The report listed other causes, in the order in which they were cited by city officials, as “unemployment and other employment-related problems, food stamp cuts, high housing costs, poverty or lack of income, and low benefits in public assistance programs.”

In addition to the millions forced to turn to charity to stave off malnutrition, millions more work long hours of overtime or hold down multiple jobs, and are themselves only a paycheck or two away from homelessness and hunger. This is the side of the US economic “success story” that is ignored by the media and the big business politicians.

Indeed, Second Harvest released its grim findings just four days after the government announced that the official jobless rate had fallen to 4.6 percent in February, matching last November’s 24-year low. Bill Clinton boasted that these were “good times” for Americans, and the prominent corporate economist Allen Sinai declared, “It’s the closest thing to worker heaven that we’ve had in decades.”

The apparent anomaly of relatively low unemployment alongside stagnant or declining living standards for masses of working people, and worsening conditions of homelessness and undernourishment, is to be explained by two major factors. The first is the semi-fictitious character of the government’s jobless figures, which exclude the long-term unemployed who have given up looking for a job, while counting as employed the millions who are forced to work on a part-time or temporary basis.

The second and more fundamental factor is the impact of a corporate/government assault on the working class that has been under way for nearly two decades and continues to this day. Under Democratic as well as Republican presidents, and Congresses controlled by either party, big business has systematically destroyed decent-paying jobs and employed mass layoffs, union busting and wage-cutting to create a climate in which millions are forced to work for poverty or near-poverty pay. At the same time, the so-called social safety net has been virtually dismantled, giving corporate America a further weapon in its drive to increase the exploitation of the working class.

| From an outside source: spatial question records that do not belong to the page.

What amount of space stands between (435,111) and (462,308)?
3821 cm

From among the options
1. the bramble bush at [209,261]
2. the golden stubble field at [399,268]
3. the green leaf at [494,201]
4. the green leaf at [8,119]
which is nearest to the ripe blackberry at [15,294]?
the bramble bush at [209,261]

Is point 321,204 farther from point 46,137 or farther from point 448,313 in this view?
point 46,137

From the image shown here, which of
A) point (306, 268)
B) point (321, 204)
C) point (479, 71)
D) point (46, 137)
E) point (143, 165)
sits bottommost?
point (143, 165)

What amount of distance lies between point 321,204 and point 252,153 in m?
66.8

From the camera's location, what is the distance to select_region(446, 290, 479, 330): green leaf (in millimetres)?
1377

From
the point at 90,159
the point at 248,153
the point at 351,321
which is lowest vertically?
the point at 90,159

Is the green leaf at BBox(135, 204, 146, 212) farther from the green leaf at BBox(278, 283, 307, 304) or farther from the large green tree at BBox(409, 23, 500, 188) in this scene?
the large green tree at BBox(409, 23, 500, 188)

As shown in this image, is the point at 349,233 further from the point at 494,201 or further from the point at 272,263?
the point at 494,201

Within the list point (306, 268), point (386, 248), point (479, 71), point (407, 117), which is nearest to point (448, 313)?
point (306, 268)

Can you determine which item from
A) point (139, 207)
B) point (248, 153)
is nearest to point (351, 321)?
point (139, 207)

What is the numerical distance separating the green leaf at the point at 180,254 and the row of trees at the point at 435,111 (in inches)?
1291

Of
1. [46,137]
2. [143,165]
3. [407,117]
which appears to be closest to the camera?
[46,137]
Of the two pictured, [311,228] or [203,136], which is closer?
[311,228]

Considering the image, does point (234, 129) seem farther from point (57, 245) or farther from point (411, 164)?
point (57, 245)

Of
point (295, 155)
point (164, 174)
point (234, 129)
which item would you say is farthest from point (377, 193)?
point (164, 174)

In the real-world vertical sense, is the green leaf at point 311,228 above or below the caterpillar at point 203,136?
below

The creation of an expanding supply of cheap labor has been the bedrock of the corporate profit bonanza and soaring stock market, which have brought untold wealth to a small minority at the top of the economic ladder. Thus, behind the official image of prosperity and contentment lies a growing social chasm between the ruling class and the most privileged sections of the middle class on the one side, and the masses of working people on the other.

The growth of hunger in America stands as an indictment of the profit system. That the existing economic order is incapable of providing the basic necessities of life for tens of millions, at a time of booming profits and a vast accumulation of private wealth, demonstrates the incompatibility of capitalism with the needs of society as a whole. The problem is not a lack of resources, but rather a system that subordinates the human needs of the vast majority to the further enrichment of a tiny elite.

The social crisis that rages today will, moreover, pale in comparison to the catastrophe that must inevitably develop once the speculative bubble on Wall Street is punctured. The most pressing need is for the working class to establish its own, independent political party and hammer out a socialist program that articulates the needs of workers and advances the struggle for social equality against all forms of class privilege.